Fire and rehire

New code of practice on fire and rehire

New code of practice on fire and rehire


In March 2022, in response to public concern over the use of “fire and rehire” practices to implement changes to employees’ terms and conditions, the Government announced that it would introduce a new Statutory Code of Practice on Dismissal and Re-engagement (the Code)

Following consultation with employees, unions and businesses, a draft code was prepared setting out how employers should act when seeking to make changes to employment terms and conditions if an employer envisaged dismissal and re-engagement. 

Since then the Government has recently published an updated Code of Practice on Dismissal and Re-engagement). If it is approved by Parliament, it will most likely come into effect later this year.  

The Code requires employers to consult with affected employees and explore alternative options to dismissal, without raising the prospect of dismissal unreasonably early or using the threat of dismissal as a negotiating tactic to put undue pressure on employees if the employer is not envisaging dismissal. It recommends that dismissal and re-engagement should be a last resort.  

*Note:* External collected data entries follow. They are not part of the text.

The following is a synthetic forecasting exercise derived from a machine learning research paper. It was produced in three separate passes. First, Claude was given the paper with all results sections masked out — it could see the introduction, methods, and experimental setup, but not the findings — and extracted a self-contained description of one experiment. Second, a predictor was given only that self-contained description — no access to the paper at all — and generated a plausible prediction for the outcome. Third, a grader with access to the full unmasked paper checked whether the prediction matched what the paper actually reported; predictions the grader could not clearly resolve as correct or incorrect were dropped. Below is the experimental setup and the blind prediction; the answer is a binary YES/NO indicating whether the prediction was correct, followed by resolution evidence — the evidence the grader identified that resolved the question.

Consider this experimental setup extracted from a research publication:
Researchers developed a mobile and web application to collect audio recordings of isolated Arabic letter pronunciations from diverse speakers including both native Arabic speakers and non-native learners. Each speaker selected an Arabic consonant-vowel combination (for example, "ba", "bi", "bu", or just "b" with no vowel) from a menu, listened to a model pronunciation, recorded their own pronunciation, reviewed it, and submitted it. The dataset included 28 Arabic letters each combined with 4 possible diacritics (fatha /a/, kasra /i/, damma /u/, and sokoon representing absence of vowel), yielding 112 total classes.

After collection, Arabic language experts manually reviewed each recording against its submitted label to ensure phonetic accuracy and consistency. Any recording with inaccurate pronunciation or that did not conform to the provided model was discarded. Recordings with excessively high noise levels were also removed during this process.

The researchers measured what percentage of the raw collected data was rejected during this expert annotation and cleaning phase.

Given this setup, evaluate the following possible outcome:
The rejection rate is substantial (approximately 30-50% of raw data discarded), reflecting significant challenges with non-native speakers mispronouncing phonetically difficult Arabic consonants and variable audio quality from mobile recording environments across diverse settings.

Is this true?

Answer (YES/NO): NO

Since the first iteration of the draft Code, the Code has been modified to reflect the following changes:

  • The original draft Code required employers to contact Acas if they were unable to reach agreement with employees about fire and re-hire. This requirement has now been strengthened. Employers must contact Acas at an early stage, before they raise the possibility of fire and rehire with the workforce.
  • The Code has been amended to state that it is good practice for employers to give information to employees in writing.
  • The Code does not apply in redundancy situations but it will apply where both redundancy and fire and rehire are being considered as options.
  • While there is no minimum set time requirement, there is a requirement to consult ‘for as long as reasonably possible’.
  • Employers will need to explore alternatives to fire and rehire and fire.

There is no stand-alone claim an employee can bring if their employer fails to follow the Code. However, a failure to follow the Code may be taken into account by Employment Tribunals in relevant cases including in claims for unfair dismissal.

Tribunals will have the ability to uplift compensation by up to 25% if an employer unreasonably fails to follow this Code. 

It remains to be seen whether the new Code will have any impact on employer conduct and whether it might be one step closer to eliminating the widespread use of a practice that leaves a lot to be desired.